Quote everything in the Central Park jazz article from "After a year" down to "is Central Park.".

START DOCUMENT TEXT

Jimmy Katz’s Heroic Efforts Bring Live Jazz Back to Central Park This Month

After a year of pure hell, it is such a pleasure to be able to spread the word about concerts the general public can attend without fear of getting arrested. While at this moment it doesn’t appear that indoor shows in New York will be allowed to resume in any normal sense until Andrew Cuomo is either impeached or otherwise removed from power, good things are happening all over the place and one of those places is Central Park.

In order to help imperiled jazz musicians who’d been unable to make money on tour, photographer Jimmy Katz and his nonprofit Giant Step Arts launched a series of free weekend concerts in the park last fall in honor of fallen civil rights leader and Georgia congressman John Lewis.

END DOCUMENT TEXT
START GIVEN MATERIAL

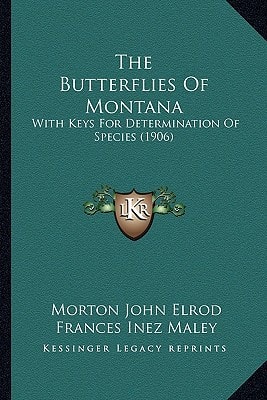 The Butterflies Of Montana: With Keys For Determination Of Species (1906)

END GIVEN MATERIAL

(ANSWER BOX)
After a year of pure hell, it is such a pleasure to be able to spread the word about concerts the general public can attend without fear of getting arrested. While at this moment it doesn’t appear that indoor shows in New York will be allowed to resume in any normal sense until Andrew Cuomo is either impeached or otherwise removed from power, good things are happening all over the place and one of those places is Central Park.